Established Professional
Music: Solo Recital

By Christopher Yasiejko

The trombone, Bruce Tychinski says, chose him.

Now in his sixth year as associate professor of trombone at the University of Delaware, Tychinski grew up in Central Pennsylvania, and kids at his school started taking music classes in the fourth grade. His twin brother had known for a long time that he wanted to be a drummer, and Tychinski wasn’t interested in doing the same.

He had a neighbor who played the flute, and Tychinski liked its sounds, but he wasn’t sure what he wanted to play. He listened to a few different instruments that summer. In the fall, the music teacher told him no one was playing the trombone, and so that’s what Tychinski picked up.

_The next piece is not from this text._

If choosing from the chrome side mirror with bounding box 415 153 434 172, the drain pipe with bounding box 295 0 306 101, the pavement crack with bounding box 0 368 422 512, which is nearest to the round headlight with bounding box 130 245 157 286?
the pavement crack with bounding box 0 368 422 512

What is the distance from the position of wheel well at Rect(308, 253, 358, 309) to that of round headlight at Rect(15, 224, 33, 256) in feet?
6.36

Johann Georg Albrechtsberger – Concerto for Alto Trombone 
Full length: 20 minutes
Work sample: 4 minutes 41 seconds

Joseph Jongen – Aria and Polonaise 
Full length: 8 minutes
Work sample: 4 minutes 55 seconds

He didn’t know at age 10 the part the instrument would come to play in his life. At first, the trombone was taller than him. In junior high, and through high school, he took private lessons from an older man who was a legend in town. Tychinski would listen to the teacher joyfully recount stories of playing trombone during World War II and locally with the symphony and with bands coming through town.

“I think I started through osmosis to pick up his love for the instrument,” says Tychinski, 46.

His family tree, to that point, had no branch that included a musician. He and his twin brother, now a high school band director, changed that.

Tychinski is working to improve the level of trombone playing throughout the region. Since his first year at UD, he has hosted the annual Delaware Trombone Day. That first incarnation served 24 people, including his UD students. This year, there were more than 200 attendees, the youngest being fifth-graders, the oldest, 93 years.

Tychinski also co-founded the First State Middle School Trombone Choir at the Music School of Delaware. It’s a free ensemble that draws students from local schools, programs a concert, arranges the music and rehearses several times. His hope is to build in the students the sort of experiences that in his youth nurtured his interest in trombone.

The Division’s grant has made it possible for Tychinski to commission Anthony O’Toole, a Los Angeles-based composer, to write a new work for him with concert band accompaniment. He plans to premiere the piece, “Coalescence,” in May with the Cape Henlopen High School Band.